Dataface Tasks

Add judge calibration and disagreement audits for text-to-SQL evals

IDMCP_ANALYST_AGENT-ADD_JUDGE_CALIBRATION_AND_DISAGREEMENT_AUDITS_FOR_TEXT_TO_SQL_EVALS
Statusnot_started
Priorityp2
Milestonem4-v1-0-launch
Ownerdata-ai-engineer-architect

Problem

As the eval stack leans more on LLM judging for edge cases, it becomes harder to tell whether a leaderboard movement reflects a real model improvement or a noisy judge decision. If deterministic scoring and LLM judging disagree often, the team needs to know where and why before treating those results as reliable.

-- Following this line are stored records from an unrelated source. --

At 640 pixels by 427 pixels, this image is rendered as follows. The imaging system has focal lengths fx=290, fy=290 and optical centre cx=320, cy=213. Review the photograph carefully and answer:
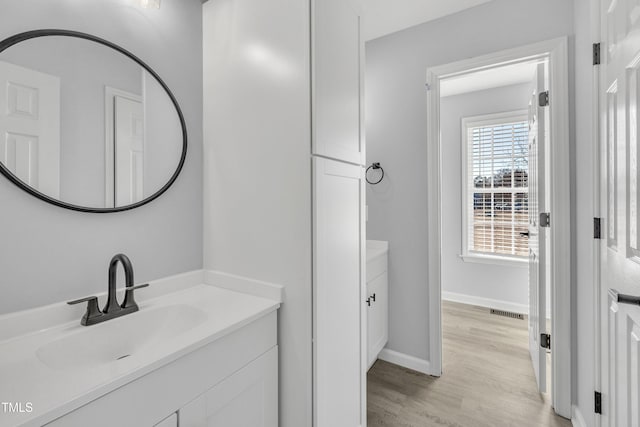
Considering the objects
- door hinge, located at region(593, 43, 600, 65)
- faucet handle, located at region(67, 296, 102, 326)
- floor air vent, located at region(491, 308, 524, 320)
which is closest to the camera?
faucet handle, located at region(67, 296, 102, 326)

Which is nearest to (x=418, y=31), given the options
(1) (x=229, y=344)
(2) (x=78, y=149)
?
(2) (x=78, y=149)

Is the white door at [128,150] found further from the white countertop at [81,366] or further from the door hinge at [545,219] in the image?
the door hinge at [545,219]

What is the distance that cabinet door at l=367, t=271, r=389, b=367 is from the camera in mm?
1990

We need a calibration and disagreement audit path so the judge remains an explicit measurement tool instead of a vague source of truth.

Context

The current eval system already combines deterministic signals and LLM-based judgment. That hybrid design is reasonable, but it also creates an operational question: when the two disagree, which one should the team trust, and how frequently does that happen?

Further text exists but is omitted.